We are experiencing issue where one of our nodes get twice as much “master objects” as the others in the cluster.

Distribution of partitions among nodes seems to be fine. At least according to: asmonitor -e "pmap [namespace]" it seems that all nodes got more less equal number of partitions.

Then it could be that one of the partitions got significantly more objects than the others, but I don’t know how to prove it.
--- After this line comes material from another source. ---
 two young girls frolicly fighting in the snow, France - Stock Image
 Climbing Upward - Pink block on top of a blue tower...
Is it possible to print out information about distribution of objects among partitions?

Even if it seems to be quite likely scenario there are two things which concern me:

  1. replica object seems to be well balanced across nodes, and if one partition would be significantly bigger then I suspect that replica objects on one of the nodes would be also significantly bigger than on the other.
  2. what would have to happen to the key values to cause such huge disproportion in partitions size?
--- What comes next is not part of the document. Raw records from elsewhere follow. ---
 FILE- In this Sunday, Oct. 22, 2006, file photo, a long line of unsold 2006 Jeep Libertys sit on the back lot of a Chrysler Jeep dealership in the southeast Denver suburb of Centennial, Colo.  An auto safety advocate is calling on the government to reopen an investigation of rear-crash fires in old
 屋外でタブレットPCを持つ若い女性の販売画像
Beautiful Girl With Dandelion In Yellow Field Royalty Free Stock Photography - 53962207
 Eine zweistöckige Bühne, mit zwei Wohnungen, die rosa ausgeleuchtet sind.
Do you have any idea how to track down this issue?


#2

Yes, if a partition has significantly more records the rest, then there must be a replica partition with the same characteristic.
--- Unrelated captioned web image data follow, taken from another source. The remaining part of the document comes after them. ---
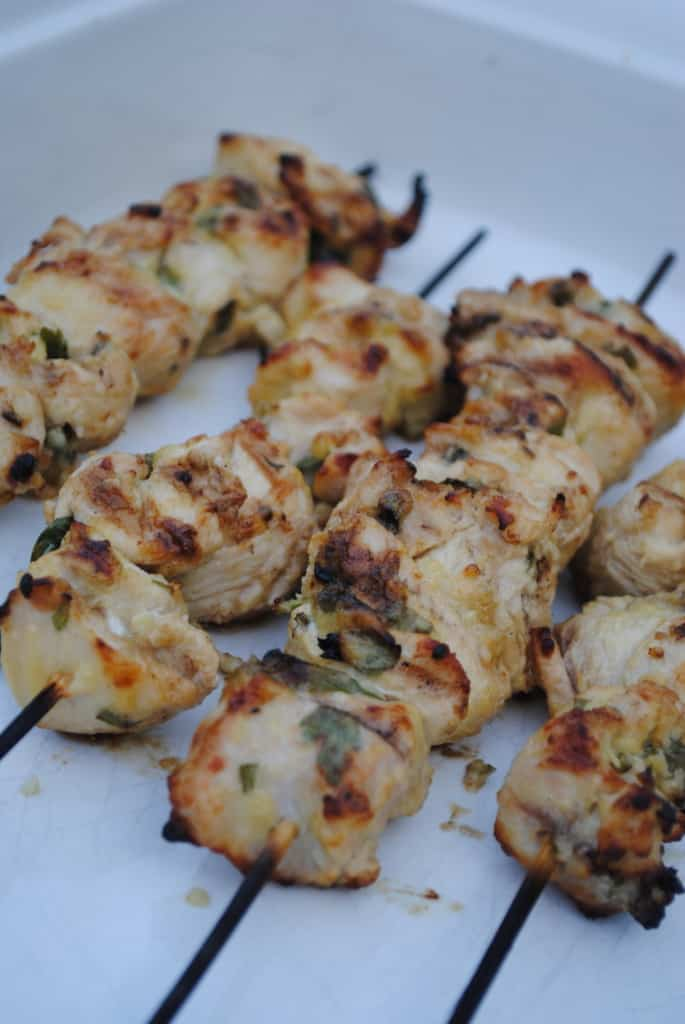 Lemon herb chicken kabobs in a white dish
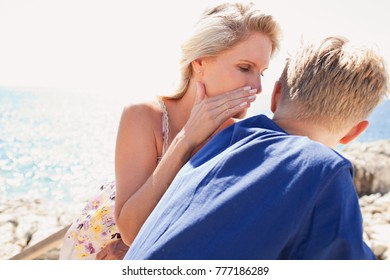 Portrait of mother and son bonding together by blue sea sunny holiday destination beach, whispering in ear, talking secret conversation, sharing outdoors. Family enjoying travel recreation lifestyle.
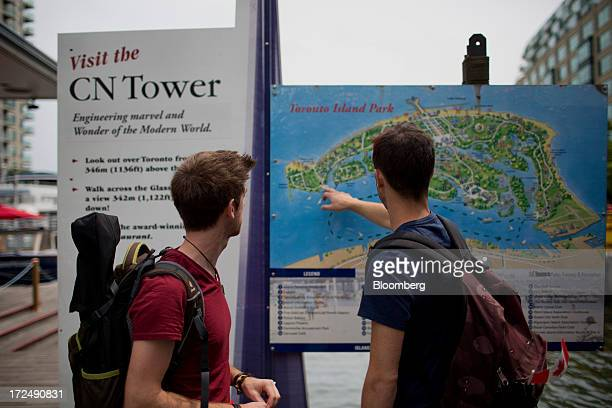 Tourists look at a map of Toronto Island Park in Toronto Ontario Canada on Monday July 1 2013 Total arrivals from Canadian Tourism Commissions...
The first 12 bits of the digest determine the partition ID, if you were to manually create digests with the same leading 12 bits then they would all be in the same partition.

  1. What I suspect has happened here is there you have a node that is master for twice as many partitions than the rest.

Could you please run: asadm -e "show stat namespace like object"


#3

I’ve used asmonitor pmap to verify that scenario and it turned out that partitions are more less well balanced:

265 272 250 245 262 263 253 248 259 249 263 267 244 263 253 235

what starts to worry me is that pmap started to report something like this, which I think he wasn’t doing it yesterday:

153 Did not get partition
1916 Did not get partition
1928 Did not get partition
2055 Did not get partition
2422 Did not get partition

do you know what does that mean?

Yesterday I’ve started to play with: asinfo -v “partition-info” and if we consider that third column from the right is number of records in a given partition then it looks like we have partitions which has 60% more records than the average on the one edge and 20% less on the other. Whether there is 200 partitions which has a least 40% records more.


#4

Two more things:

  1. digest is generated by Java client API (we do not generate it on our own)
  2. we have far more than 100M records

#5

Could you provide the output of:

you may need to sanitize IP addresses and Namespace names

asadm -e "info"

I’m not sure what this would indicate, I also see the same problem locally for all partitions. This could be a bug in asmonitor, this also uses an info command that has been obsolete for over a year now.

Asmonitor is in the process of being replaced by asadm, there currently isn’t an implementation of pmap in asadm.